Sometimes we forget that Sunburn can affect our animals too. Just like humans, horses can suffer from sunburn and it can be very sore if left untreated. All equine breeds are susceptible to horse sunburn and it can occur throughout the year.
There are some treatment options for sunburn but it is advisable that owners should do everything possible to avoid their horse getting burned in the first place.
They are more likely to get it on the non-pigmented pink areas of their skin such as their nose, eyes, and hoofs. Horses with white markings or a thin coat are more prone to sunburn and require extra care during sunny weather.
Horse Sunburn Symptoms
Just like with humans, horse sunburn can be very painful. It may not be immediately obvious when looking at the horse. However if the horse is burned they are likely to be sore and there are a number of symptoms that may be on display. The horse may only experience one or two of these symptoms but could still be in considerable discomfort.
The most common effects of horse sunburn include:
- Head shyness: Horses typically experience sunburn around the muzzle and head area. This can be quite painful for them and can lead to a reluctance to wear halter or bridle. If your horse becomes head shy you should check for sunburn first before putting on a bridle or other tack.
- Skin lesions & Blisters
- Peeling skin
- Patches of depigmented skin
- Puffy eyes and inflammation
Photosensitization is a light-induced dermatitis caused by a heightened sensitivity of the skin to sunlight. Photosensitization occurs when sunlight triggers a chemical reaction in the blood of the horse.

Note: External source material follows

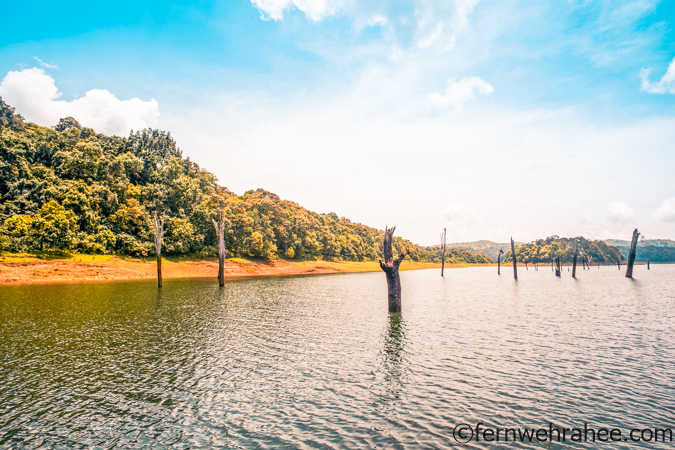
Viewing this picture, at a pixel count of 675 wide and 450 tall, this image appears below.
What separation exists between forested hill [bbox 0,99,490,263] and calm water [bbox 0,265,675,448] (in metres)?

Primary photosensitization occurs due to the ingestion of foods that contain photodynamic agents, such as St John’s Wort or clover. Secondary photosensitization is a more common type of photosensitivity and occurs due to liver or bile duct damage. It is primarily a condition of sheep, cattle and horses but other species may also be susceptible.
Horses that suffer from either type of photosensitization should be extremely limited in the amount of time that they spend grazing in the sun.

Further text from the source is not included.